Por consiguiente, las iniciativas deportivas cuando tienen
como objetivo el desarrollo integral de la persona y se
realizan bajo la dirección de personal cualificado y
verdaderamente formado, son una buena ocasión para derribar
barreras, porque además poseen la fuerza de inspirar
emociones de unión. Ya lo advirtió el escritor francés,
Albert Camus (1913-1960), cuando dijo: “Todo cuanto sé con
mayor certeza sobre la moral y las obligaciones de los
hombres, se lo debo al fútbol”. La enseñanza de cómo ganar y
cómo saber reconocer la derrota sin sacrificar las metas y
objetivos, es un claro ejemplo de esas reglas o normas por
las que se rige el comportamiento o la conducta de un ser
humano en relación a la sociedad, a sí mismo, y a todo lo
que le rodea.
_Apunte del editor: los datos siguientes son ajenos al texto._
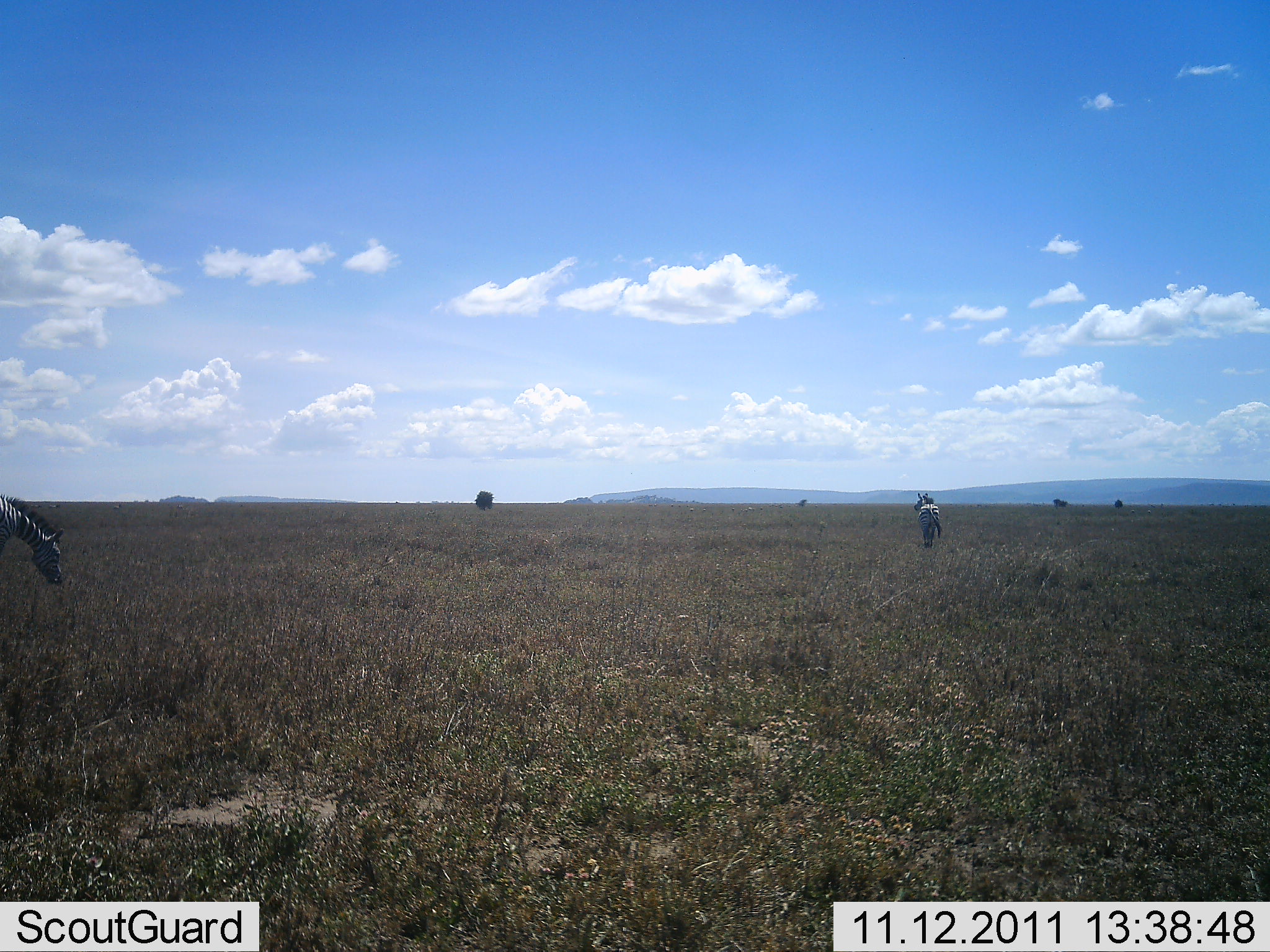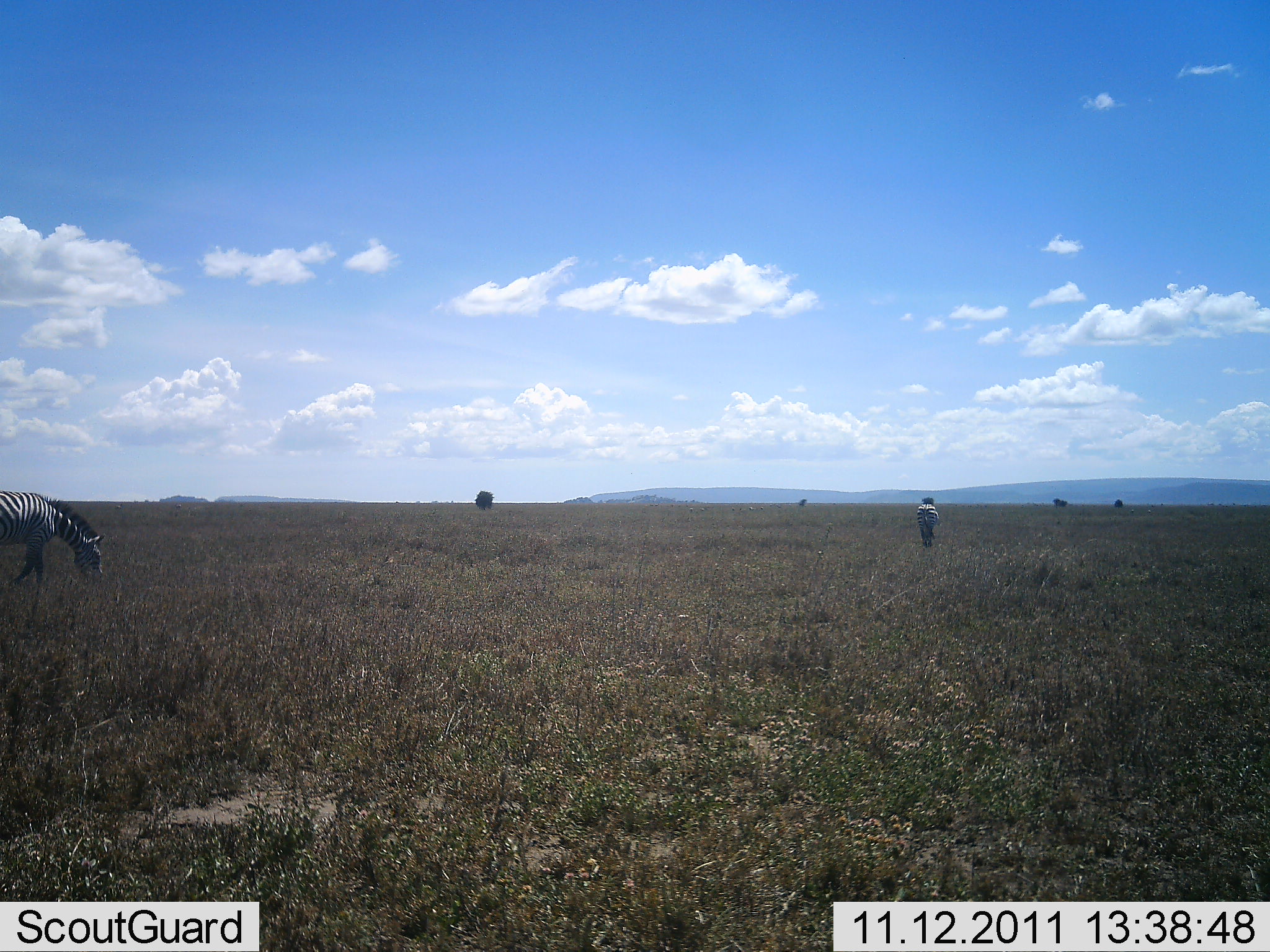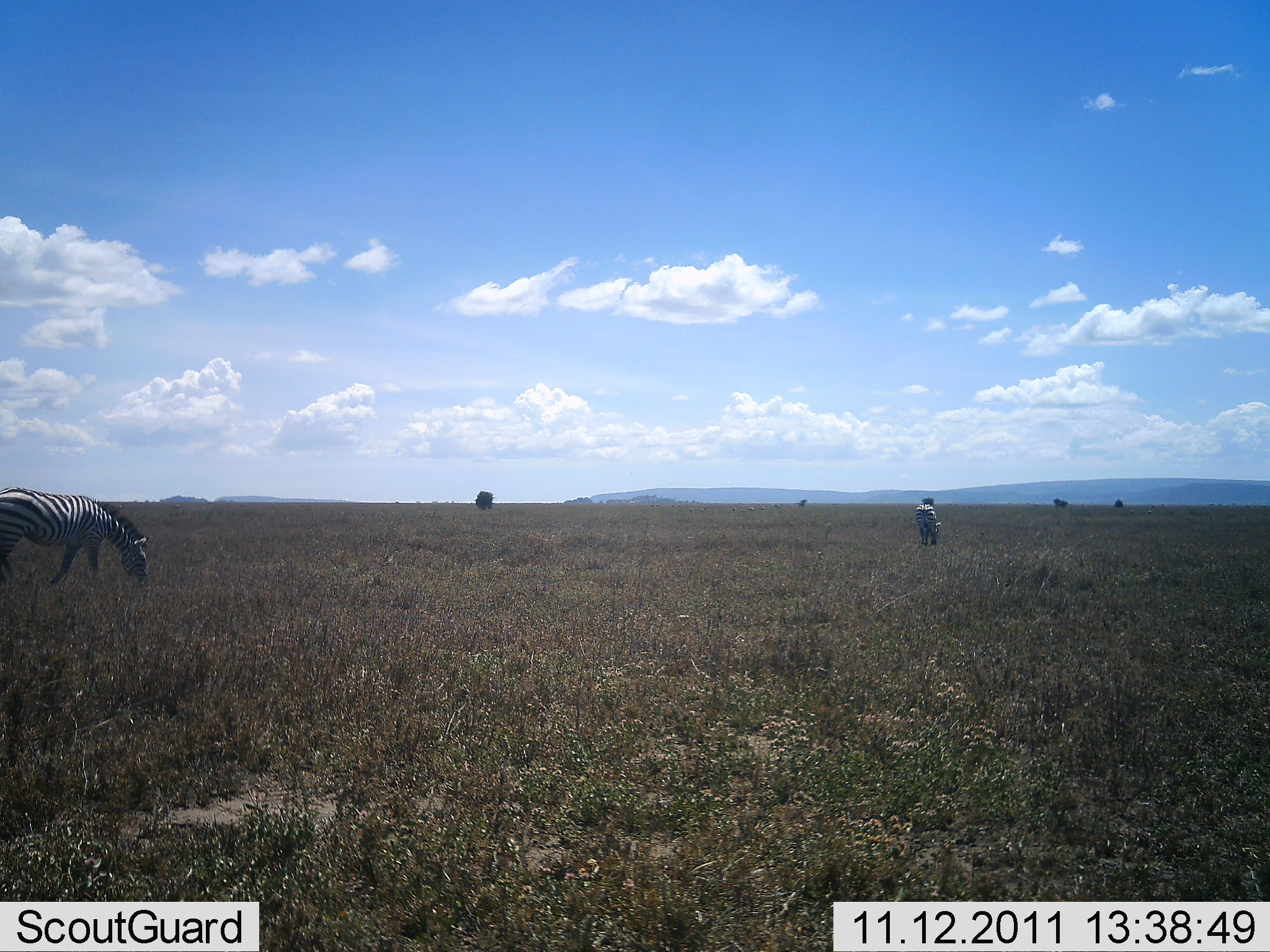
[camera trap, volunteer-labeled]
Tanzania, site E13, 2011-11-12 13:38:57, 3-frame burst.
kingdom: Animalia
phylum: Chordata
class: Mammalia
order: Perissodactyla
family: Equidae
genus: Equus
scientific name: Equus quagga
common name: plains zebra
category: zebra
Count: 2.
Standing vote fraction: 46%.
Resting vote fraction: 0%.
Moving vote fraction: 46%.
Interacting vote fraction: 0%.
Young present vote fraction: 0%.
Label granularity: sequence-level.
Por otra parte, cualquier colectivo que ame el
deporte como cultura reparadora, sabe que su práctica eleva
la calidad de vida de sus ciudadanos por los efectos
beneficiosos de la actividad física, tanto para la salud
corporal como la emocional; las personas que cultivan algún
deporte con regularidad suelen sentirse más complacidos y
advierten, subjetivamente, un mayor bienestar en ellos
mismos.
El fenómeno del deporte, pues, salvo los posibles estallidos
de violencia durante o tras las competiciones, suele generar
un clima de de sosiego que se agradece cuando la realidad
que nos circunda tiene tantos frentes de violencia abiertos.
Los juegos olímpicos han sido un claro ejemplo de servicio
para derribar estereotipos negativos y formar otro espíritu
más conciliador. Celebro, por tanto, que Naciones Unidas
injerte en el planeta la oportunidad de reconocer el
espíritu deportivo como un valor en la consecución de
grandes metas como los objetivos del desarrollo del milenio;
puesto que todos sabemos que el deporte mueve masas y su
impacto es grandioso. Que esta celebración, tan necesaria
como justa, nos motive (y movilice) a todos a redoblar los
esfuerzos por cultivar valores universales en los que se
debe apoyar la globalizada familia humana moderna. La
competición, en suma, no ha de ser solo ganar al oponente,
conseguir medallas y reconocimientos, sino una búsqueda
interna para ser mejor persona y, de este modo, poder vivir
de una manera más armonizada el cuerpo y la mente.